One of the most funny examples of this in hindsight maybe was 2013-ish, when we introduced this feature called Objective-C literals. Instead of saying in [NSArray arrayWithBlahBlahBlah]
, you can say @[someStuff]
. It's a huge amount of boiler plate, and you can subscript into an array or into a dictionary, an NSArray
or an NSDictionary
, using subscripts instead of using a method.
That's just an example of on the one hand it seems like a very small thing, and it dramatically improves code across the board in terms of both performance in some cases, but also in terms of the elegance and the readability, but this was highly controversial with the community.
"When Swift was coming up, there was no doubt that we could make Objective-C better, and I think one of the biggest aspects of push back on the whole Swift development among the executive team was, well, Swift is risky. This could fragment the community."

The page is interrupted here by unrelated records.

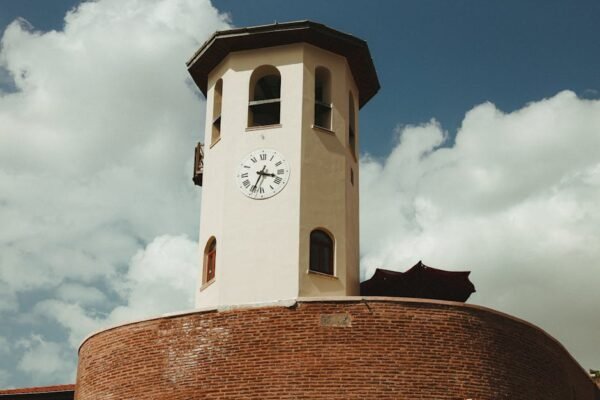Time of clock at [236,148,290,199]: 3:34
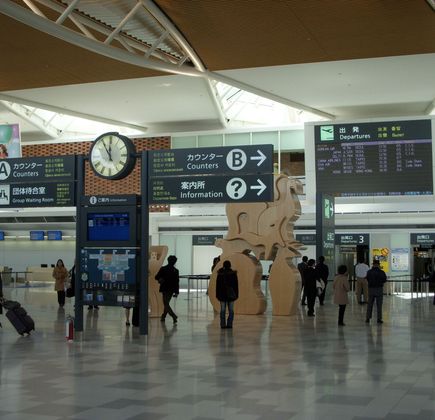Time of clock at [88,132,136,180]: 11:55
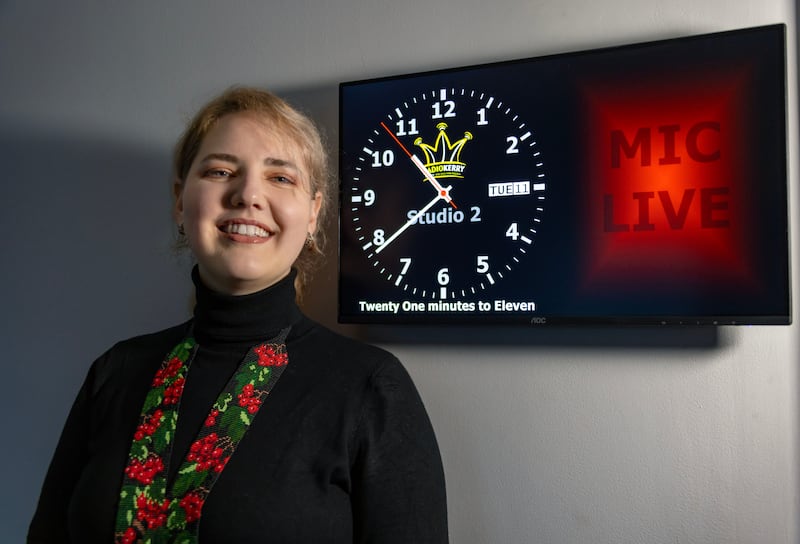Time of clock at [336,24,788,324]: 10:38
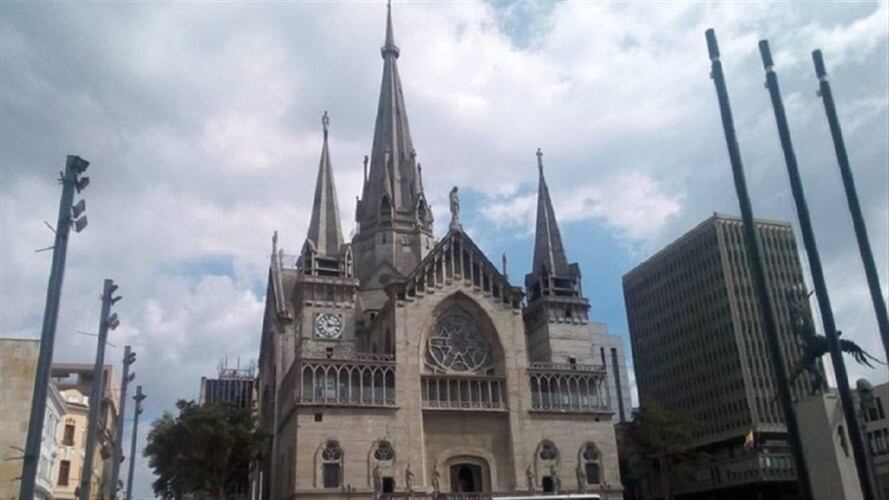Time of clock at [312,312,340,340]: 11:13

All these things really change how people think about the language. And, as you know, people are very particular about their view of what a thing is supposed to be. So when Swift was coming up, there was no doubt that we could make Objective-C better, and I think one of the biggest aspects of push back on the whole Swift development among the executive team was, well, Swift is risky. This could fragment the community. It might not be any good. You all seem well-intentioned, but this is actually hard – look at all the languages that have come and failed before you.
And they were right. And so a lot of the strategic discussion early on was, fine, you're going to do something, but why not improve Objective-C? If Objective-C needs a little bit more type safety, add some more types. Okay, well, Objective-C garbage collection didn't work out, fine. How else can we solve this problem?
That led to a large number of improvements to Objective-C including ARC. ARC came to Objective-C as part of Swift driving it, because we needed safety and memory management and we wanted to be able to talk to Objective-C frameworks, literals modules in Clang. There's a bunch of features that all made their way into Clang in Objective-C because of Swift. And if anything, the most amusing part of that time was we, on the compiling and language team, were being accused of taking Objective-C on a random walk. Why literals? Why modules? Why ARC? Why this stuff? Why not do the syntactic sugar thing or some other thing?
"The most amusing part of that time was we, on the compiling and language team, were being accused of taking Objective-C on a random walk. Why literals? Why modules? Why ARC? Why this stuff?"
There was a reason: it was to make it so that when Swift came on the scene that we could do interoperability. And so with literals, for example, it was a small feature to just nudge the community closer to thinking about things in the way that Swift would ultimately feel.
Paul Hudson: It's interesting that you forget how interesting, or how quirky, things were. Before literals, we used to create dictionaries by writing objects then keys. It was completely backwards, but you get used to it, almost like Stockholm Syndrome; it just becomes a normal thing for you. And then literals say hey, let's put the key before the value and it makes more sense and it's obvious in retrospect.